Last Sunday, in the words of my beloved mentor David Brown, God was about to “gunch” God’s people because they built the golden calf. This placed Moses in an extremely awkward situation.  God is about to rain fire down on the people Moses has led many miles into the wilderness. We can imagine that Moses found this a terrifying prospect. Remember that old saying, “Faith is fear that has said its prayers?” Moses has clearly devoted himself to mammoth amounts of prayer, thus replacing any fear with wholehearted faith. He convinces God that God should not consume God’s people with fire.

As we approach our reading for today, we remember that ancient people firmly believed that you could not see God and live. God was so powerful that being close to God or seeing the face of God would kill you.

At this point, God and Moses have had quite a long relationship and a rich dialogue. In our reading for today, Moses asks God to “show me your ways, so that I may know you and find favor in your sight.” And God answers, “My presence will go with you and I will give you rest.” Then Moses tells God that if God will not go with the people, there is no sense in their going ahead on their journey. And God says that God will go with them.

And then Moses asks something that probably no human had ever asked. “Show me your glory, I pray,” Moses asks. And God says that God will go past a place in the rock and will put Moses in a cleft of the rock and will cover Moses with God’s hand while God passes by. This way, Moses will not see God’s face and will not die from seeing the sheer power of God.

In leading the people of God from slavery into freedom, Moses has had some powerful conversations with God. This faithful leader has actually convinced God to change God’s mind. In the process, Moses has gotten to know God better and better. And I’m going to say that Moses has come to love God. God listens to him and actually follows his advice! Because he loves God and wants to know God as fully as he can, Moses asks something that no one has ever asked before, He wants to see God’s glory. He knows very well that no one can see the face of God and live.

# [Work instructions]
Finish out the next part of the sermon about Moses asking to see God's glory, starting right after its last sentence. The records after the sermon aren't needed at all.

Entries about spatial positioning:
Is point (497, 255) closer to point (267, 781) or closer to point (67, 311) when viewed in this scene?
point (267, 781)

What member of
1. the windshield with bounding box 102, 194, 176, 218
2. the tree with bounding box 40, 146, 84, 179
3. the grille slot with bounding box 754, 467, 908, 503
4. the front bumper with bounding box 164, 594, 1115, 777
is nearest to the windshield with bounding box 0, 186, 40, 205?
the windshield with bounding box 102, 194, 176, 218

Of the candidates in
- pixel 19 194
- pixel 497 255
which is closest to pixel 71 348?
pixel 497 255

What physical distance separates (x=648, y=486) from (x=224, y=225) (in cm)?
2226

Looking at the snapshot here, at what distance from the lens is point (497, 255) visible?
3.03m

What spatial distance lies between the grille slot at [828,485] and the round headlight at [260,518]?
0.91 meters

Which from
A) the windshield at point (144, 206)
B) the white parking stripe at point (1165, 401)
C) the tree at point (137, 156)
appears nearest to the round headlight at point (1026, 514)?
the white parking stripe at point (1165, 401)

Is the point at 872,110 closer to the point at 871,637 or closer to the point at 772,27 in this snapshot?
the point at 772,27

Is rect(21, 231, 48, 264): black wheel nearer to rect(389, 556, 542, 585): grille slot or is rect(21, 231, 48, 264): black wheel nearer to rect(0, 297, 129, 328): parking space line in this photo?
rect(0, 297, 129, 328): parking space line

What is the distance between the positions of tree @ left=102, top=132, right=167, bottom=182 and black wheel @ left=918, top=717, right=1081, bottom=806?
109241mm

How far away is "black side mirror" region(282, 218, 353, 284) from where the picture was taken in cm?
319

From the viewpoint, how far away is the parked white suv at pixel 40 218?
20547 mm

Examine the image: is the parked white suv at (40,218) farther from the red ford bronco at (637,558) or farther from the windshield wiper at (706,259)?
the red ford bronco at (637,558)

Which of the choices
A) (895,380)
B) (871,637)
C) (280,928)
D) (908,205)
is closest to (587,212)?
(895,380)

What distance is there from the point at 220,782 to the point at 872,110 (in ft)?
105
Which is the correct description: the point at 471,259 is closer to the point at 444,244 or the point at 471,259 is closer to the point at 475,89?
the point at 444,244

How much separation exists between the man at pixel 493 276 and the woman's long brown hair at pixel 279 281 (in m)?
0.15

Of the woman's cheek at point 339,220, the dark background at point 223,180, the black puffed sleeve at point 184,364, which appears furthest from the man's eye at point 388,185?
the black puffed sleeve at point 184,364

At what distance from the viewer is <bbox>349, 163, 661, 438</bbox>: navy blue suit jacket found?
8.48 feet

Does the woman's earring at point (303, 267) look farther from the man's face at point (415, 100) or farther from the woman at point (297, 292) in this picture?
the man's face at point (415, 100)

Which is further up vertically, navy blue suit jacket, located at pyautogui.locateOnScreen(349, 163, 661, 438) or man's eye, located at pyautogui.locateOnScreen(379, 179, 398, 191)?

# [The answer]
God listens to Moses, as God has listened even when Moses disagreed with God. It has been a long journey since Moses turned aside from watching and guarding the flock of Reuel his father-in-law and saw a bush which was burning but was not consumed. And heard the voice of God coming from that fire. Heard the voice of God calling him, Moses, just an ordinary human, to go back to Egypt and lead the people of God out of slavery.

In one of the most tender and touching passages in Scripture, God answers Yes to Moses’ request. Moses will be able to see God’s glory, but Moses will be protected by being in the cleft of the rock and being covered by God’s almighty and loving hand so that Moses will not die.

In contrast to being a force of destructive power, God is now developing a very close and loving relationship with God’s chosen leader of the people, Moses. In the Hebrew Scriptures, God often appears as a God who regularly gunches people when they go astray. Sodom and Gomorrah come to mind. But this tender moment between God and Moses is a little glimpse into our evolving human understanding of God as not only transcendent, a God mighty enough to create the universe and stand above and beyond the creation, far away and mighty in power, but also immanent, a God who is close to us, as close as our breath, as close as the beating of our hearts.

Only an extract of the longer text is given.